The cases positive for immunohistochemical staining showed precipitates in the nuclei and cytoplasm of cells near the surface of the tumour, suggesting the presence of large amounts of HPV protein in these cells. Five of the eight specimens were also positive by in situ hybridisation with probes specific for HPV DNA. Again, the nuclei of the cells near the tumour surface were stained.
PCR analysis revealed that the eight cases were infected with HPV, in accordance with the positive results yielded by immunohistochemical staining, whereas three of the eight were negative for HPV DNA by in situ hybridisation.
Thus, of the nine benign lesions, four gave positive results with both immunohistochemical staining and PCR, as well as showing koilocytosis, whereas only two tumours showed positive in situ hybridisation results.
Immunohistochemical staining, PCR, and histological assessment of koilocytosis were therefore more reliable indicators than in situ hybridisation for the detection of HPV in benign lesions. On the other hand, of the eight dysplastic lesions and carcinomas, four yielded positive immunohistochemical staining results, and the same four tumours were shown to be infected with HPV type 16 or 18 by PCR. However, only three of these four lesions showed koilocytosis or yielded positive in situ hybridisation results. Thus, immunohistochemical staining and PCR were superior to assessment of koilocytosis and in situ hybridisation for detection of HPV infection in dysplastic lesions and carcinomas.

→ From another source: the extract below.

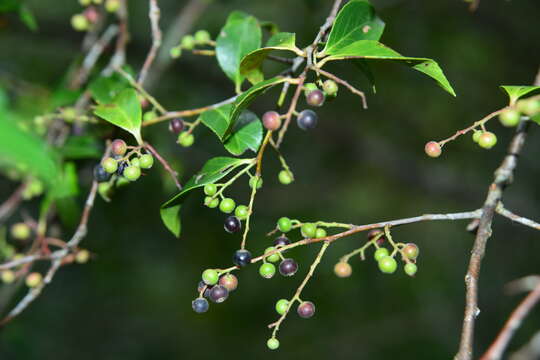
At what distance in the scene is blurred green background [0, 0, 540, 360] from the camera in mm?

In the present study, HPV infection was confirmed in nearly half of the cases. HPV probably does not act alone, however, in the development of neoplasia.38 As an example, the interaction of HPV with ultraviolet light has been described in Bowen’s disease of the conjunctiva.39 However, HPV infection is considered to be one of the possible aetiologies of the proliferation of squamous tumours of the ocular surface and lacrimal sac. Thus, squamous tumours associated with HPV, whether benign or malignant, may regrow even after total resection. Ophthalmologists should therefore employ radiation and chemotherapy, in addition to surgical treatment, in the management of squamous lesions of the conjunctiva and lacrimal sac.
We thank Drs K Kigasawa, K Yago, S Gotoh, J Kamizono, H Matsuda, and M Nomura for providing specimens.